Modern goods have complex trade networks

The things we buy increasingly travel long distances and from scattered origins before they reach us. Take one man’s repeatedly failed attempt to build a toaster (from scratch). Over several decades companies have changed their production techniques, relying on global value chains, for example, to keep costs low. These changes have gradually contributed to long-term growth in global trade.

The more deeply a country becomes involved in global trade, and in global supply chains in particular, the more subjected its economy becomes to changes abroad. This can be good; historically many powerful cities began as ports. However, the potential for higher returns from servicing foreign demand carries with it increased risk of economic contagion.

It is not hard to imagine how global supply chain connections transmit effects from other countries. If a strike in France delays the delivery of a crucial intermediate good, it may cause an assembly line stoppage in Taiwan. On an aggregate level, the recent slowdown in global trade results in vast shifts of wealth.

It may therefore prove useful to examine the complex networks of global trade using the tools provided largely by graph theory. As an example, let’s start with a graph of the global trade of tires in 2012.

401110
Trade networks are complex and large. Data source: UN Comtrade

Each country that exported or imported automobile tires in 2012 is represented above by one node labeled with its three letter country code (for example Germany is DEU). The precise location of a node on the graph is not critical (it is often arbitrary), but generally countries more central to the trade of tires are closer to the center of the network. Likewise, countries are generally graphed near their largest trading partners.

Each trading relationship is shown on the graph as an edge (a line connecting two nodes). If France exports tires to Aruba, the graph will include an edge connecting the two nodes labeled FRA and ABW. Trade network edges are considered directed, as the flow of goods has a direction (either imports or exports).

Rat’s nest or Rorschach?

You may look at the above ‘visualization’ and simply see a rat’s nest. This is a correct interpretation. The graph shows overall complexity in the trade network, not individual bilateral relationships (there are more than 4400 edges in this network). Indeed the automobile tire trade network is particularly large and dense. Many countries currently produce internationally competitive tires and all countries use them and import at least some. In fact, the average country imports tires from many other countries. A graph of the resultant trade network is reminiscent of a gray blob and practically as useful.

More useful, however, are individual metrics of network structure. For example, which countries tend to trade only with a select subgroup of other countries? Which goods are traded in networks where one country dominates trade? These questions relate theoretically to the respective graph theory concepts of clustering and centrality.

Let’s take a look at how the Python programming language can be used to measure centrality in trade networks, and discuss two specific measures of centrality.

Python for trade network analysis

What follows is a more technical segment with sample code for trade network analysis of using Python 2.7.

Exercise set:
- 1) Which three-letter country codes appear in the trade network passage? List each one.
- 2) Can you write the next part of the trade network passage, picking up right after its final sentence?

Recorded information:
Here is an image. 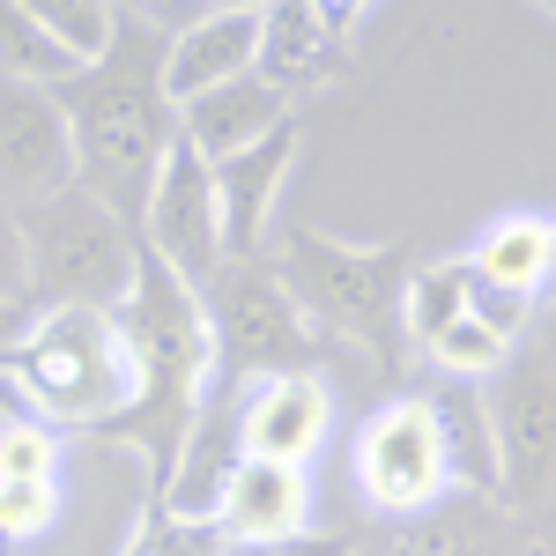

Task responses:
- 1) DEU, FRA, ABW

- 2)
Let’s start by importing the packages

In [1]:

import networkx as nx
import csv
import numpy as np
import matplotlib
import matplotlib.pyplot as plt
from matplotlib import cm
from mpl_toolkits.axes_grid1 import make_axes_locatable
%matplotlib inline

We will rely heavily on NetworkX and give it the short name nx. Numpy is used to do certain calculations, and matplotlib helps with the visualizations.

Load the data and build the network

The example uses cleaned bilateral UN Comtrade trade data for scrap aluminum exports in 2012. The data follow the HS2002 classification system at the six-digit level of aggregation, and are sourced from WITS (subscription required for bulk download). Data are read from a csv file with the equivalent of three ‘columns’: the exporting country code, the importing country code, and the inflation-adjusted US Dollar value of exports in the one year period.

Data from the csv file are read line by line to build the network quickly. NetworkX is used to build the network, which is called G according to convention,  as a series of edges.

Read the data and build a network called G

In [2]:

G = nx.DiGraph() # create a directed graph called G
 
# Loop reads a csv file with scrap aluminum bilateral trade data
with open('760200_2012.csv', 'r') as csvfile:

     csv_f = csv.reader(csvfile)
     csv_f.next()

# Now we build the network by adding each row of data 
# as an edge between two nodes (columns 1 and 2).
     for row in csv_f:
          G.add_edge(row[0],row[1],weight=row[2])

Let’s look at a specific bilateral trade relationship to verify that the new network, G, is correct. Exports of scrap aluminum from the U.S. to China should be quite large in 2012.

Check individual trade flow (edge)

In [3]:

usachnexp = G.edge['USA']['CHN']['weight']
print 'USA 2012 scrap aluminum exports to China, in USD: ' + str(usachnexp)
USA 2012 scrap aluminum exports to China, in USD: 1199682944
Central players can affect the market

Now that the network has been built, we can use indicators from graph theory to identify potential weaknesses and risks in the network’s structure. In this example, we will look for the presence of dominant countries in the trade network. Dominant importers or exporters have the ability to influence supply and demand and therefore price. These dominant countries are highly influential players in the trade network, a characteristic measured in graph theory as centrality.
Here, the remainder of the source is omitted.